Bobo-Dioulasso, chaleur, poussiére, ADSL lent

Il y a certes aujourd'hui internet partout dans le monde mais la connexion n'est pas toujours opérante. Hier impossible.
Il fait ce soir à 18h 26° et c'est l'heure où entre poussière et gaz d'échappement l'air est opaque et difficile à respirer.
Nous voilà plongés dans le quotidien d'une famille burkinabé où la cour est le lieu de garage de la voiture et de la mobylette ( celle-ci, la nuit est rentrèe dans la salon), le lieu de passage des enfants voisins, des copains du neveu lycéen qui a une chambre ici...le lieu où on s'installe aussi pour le petit-déjeuner ou le diner et, pour nous, le lieu de lecture ou d'écriture à l'ombre du manguier et de l'auvent de la maison.
Les "petites bonnes" s'activent avant d'aller à l'école ( difficile de trouver une position morale confortable et juste à leur sujet ; elles travaillent certes; elles font aussi partie de la famille; relation dont nous ne percevons sans doute pas toute la complexité bien que ce soit notre 4°séjour dans la famille ; et les jugements à l'emporte-pièce ne sont pas de mise, j'en suis persuadèe)
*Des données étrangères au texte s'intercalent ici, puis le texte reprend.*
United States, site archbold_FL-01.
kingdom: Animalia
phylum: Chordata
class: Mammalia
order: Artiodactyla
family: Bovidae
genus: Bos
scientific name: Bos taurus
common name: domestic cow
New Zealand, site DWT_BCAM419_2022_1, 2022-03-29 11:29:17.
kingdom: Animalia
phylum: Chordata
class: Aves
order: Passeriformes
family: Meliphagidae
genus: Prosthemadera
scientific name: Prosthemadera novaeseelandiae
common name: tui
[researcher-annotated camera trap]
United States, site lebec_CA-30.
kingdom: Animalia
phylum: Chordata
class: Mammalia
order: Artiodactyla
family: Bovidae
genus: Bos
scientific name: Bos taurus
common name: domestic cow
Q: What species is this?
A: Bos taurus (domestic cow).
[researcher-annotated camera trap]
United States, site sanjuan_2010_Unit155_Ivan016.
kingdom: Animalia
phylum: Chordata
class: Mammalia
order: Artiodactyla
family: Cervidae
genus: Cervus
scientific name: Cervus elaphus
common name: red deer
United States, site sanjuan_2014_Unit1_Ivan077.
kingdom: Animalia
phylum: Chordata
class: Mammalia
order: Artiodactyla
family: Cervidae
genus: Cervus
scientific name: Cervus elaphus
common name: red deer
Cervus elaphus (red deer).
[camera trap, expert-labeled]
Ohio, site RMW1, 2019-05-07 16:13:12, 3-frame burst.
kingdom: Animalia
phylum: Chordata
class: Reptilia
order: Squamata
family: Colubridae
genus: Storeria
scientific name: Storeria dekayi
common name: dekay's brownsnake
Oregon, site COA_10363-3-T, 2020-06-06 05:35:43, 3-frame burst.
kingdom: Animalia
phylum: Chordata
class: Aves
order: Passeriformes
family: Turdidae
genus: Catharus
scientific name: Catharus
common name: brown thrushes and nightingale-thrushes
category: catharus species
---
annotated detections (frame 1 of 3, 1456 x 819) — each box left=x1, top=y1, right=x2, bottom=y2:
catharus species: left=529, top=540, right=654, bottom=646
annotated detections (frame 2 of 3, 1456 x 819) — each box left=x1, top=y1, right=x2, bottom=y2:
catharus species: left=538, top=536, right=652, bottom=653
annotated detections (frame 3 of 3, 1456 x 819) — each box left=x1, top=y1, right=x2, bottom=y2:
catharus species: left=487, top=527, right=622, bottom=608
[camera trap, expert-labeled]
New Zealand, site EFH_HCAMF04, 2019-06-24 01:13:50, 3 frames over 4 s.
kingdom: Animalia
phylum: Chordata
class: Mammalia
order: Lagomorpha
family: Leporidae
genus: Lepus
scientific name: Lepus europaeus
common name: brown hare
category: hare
Notre propos comme lors des autres séjours : vivre, le plus possible de l'intérieur, le quotidien de nos amis burkinabés et la vie de Bobo à travers nos yeux, nos oreilles et tous nos sens, sans plaquer immédiatement des jugemenst de blancs ex-colonisateurs. La lecture de "sortir de la grande nuit" de Achille M'Bembe est fort intéressante, encore plus dans les lieux même de cette afrique francophone postcoloniale qu'il disséque fort habilement et sans concession.